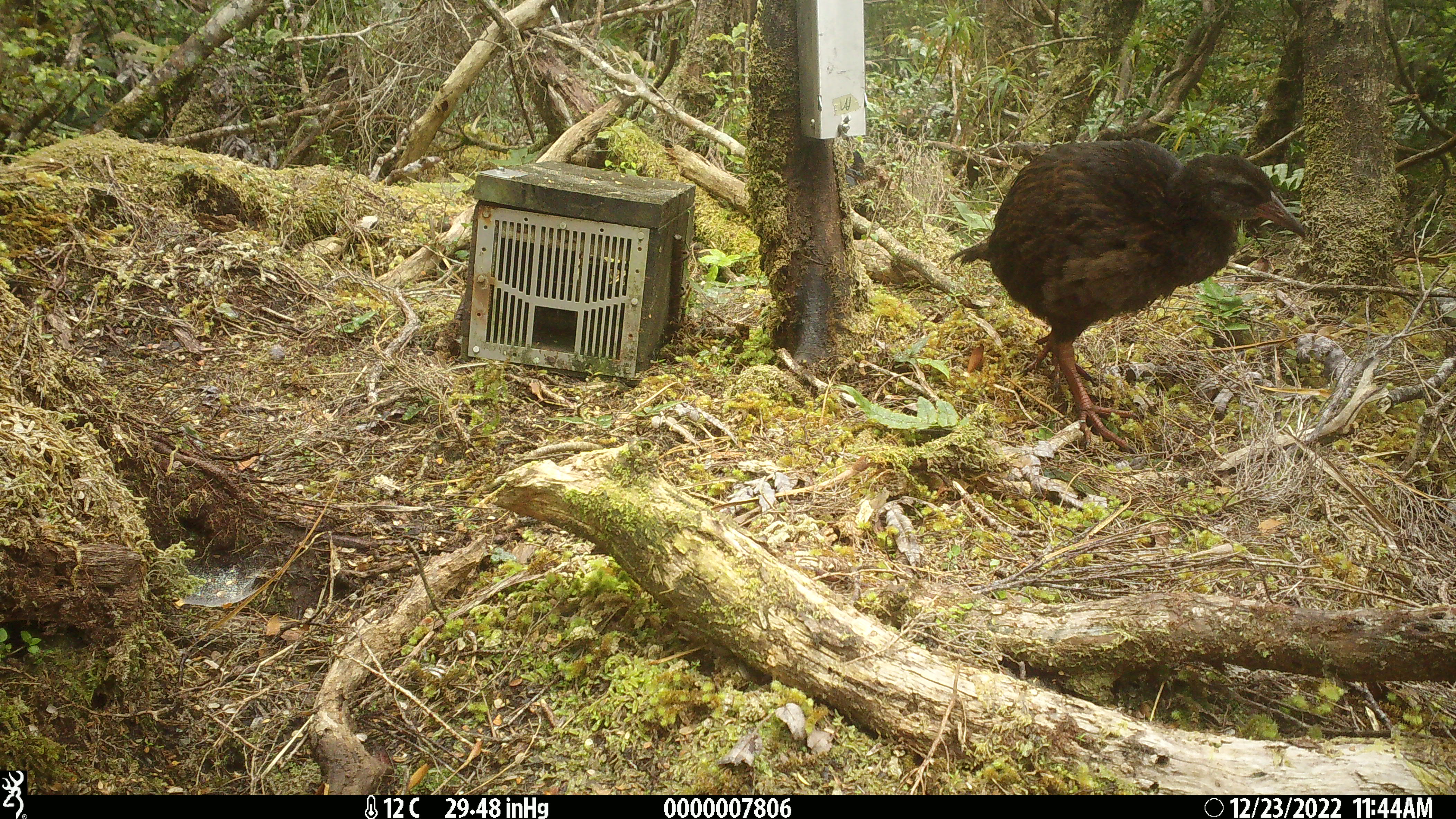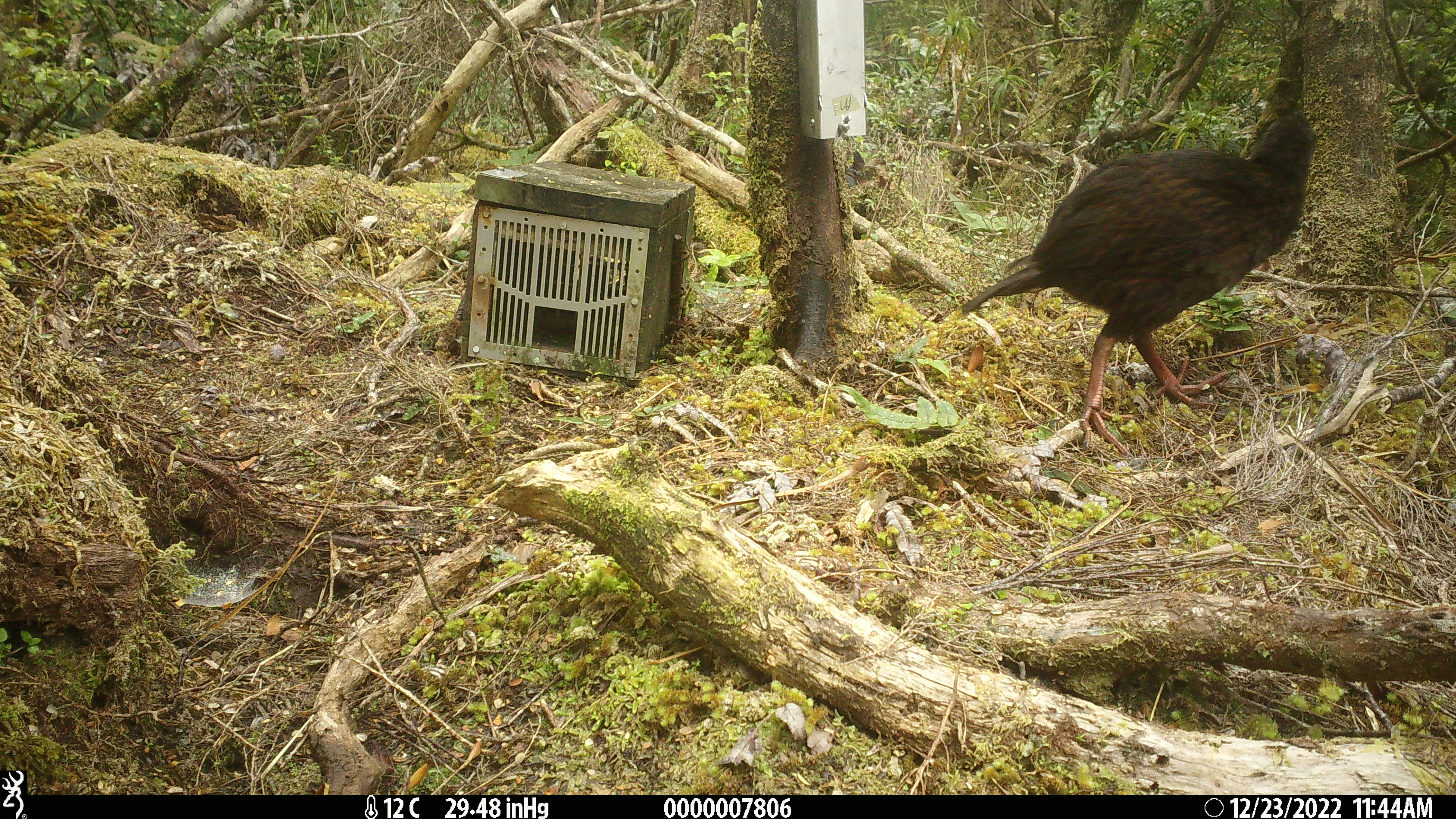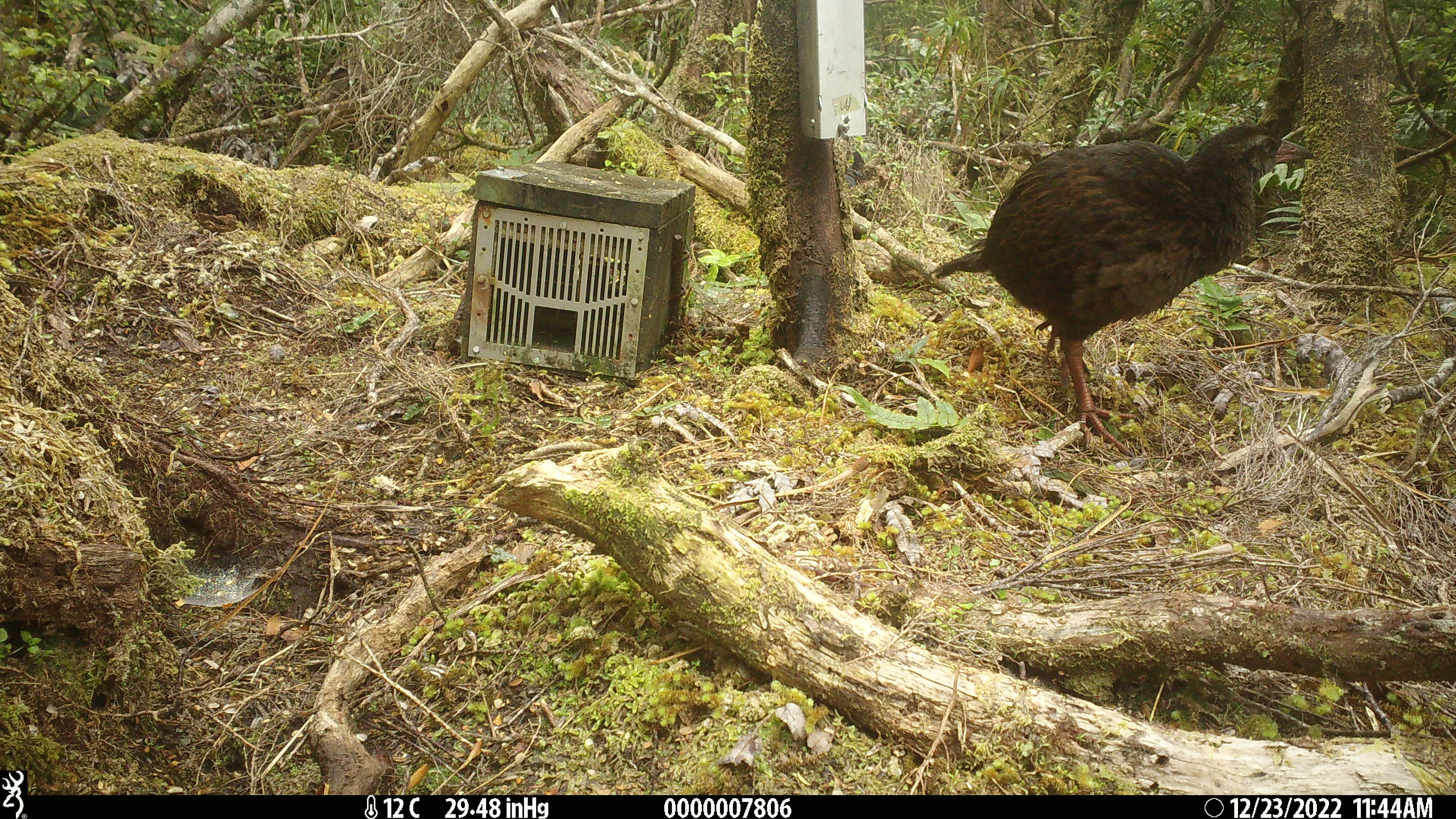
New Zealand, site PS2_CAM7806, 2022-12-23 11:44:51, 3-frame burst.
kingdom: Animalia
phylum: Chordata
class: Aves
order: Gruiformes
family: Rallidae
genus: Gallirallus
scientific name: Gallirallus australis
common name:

#### What the exercise asks:
Copy out all the entries precisely. No images.

#### Response to this exercise:
New Zealand, site PS2_CAM7806, 2022-12-23 11:44:51, 3-frame burst.
kingdom: Animalia
phylum: Chordata
class: Aves
order: Gruiformes
family: Rallidae
genus: Gallirallus
scientific name: Gallirallus australis
common name:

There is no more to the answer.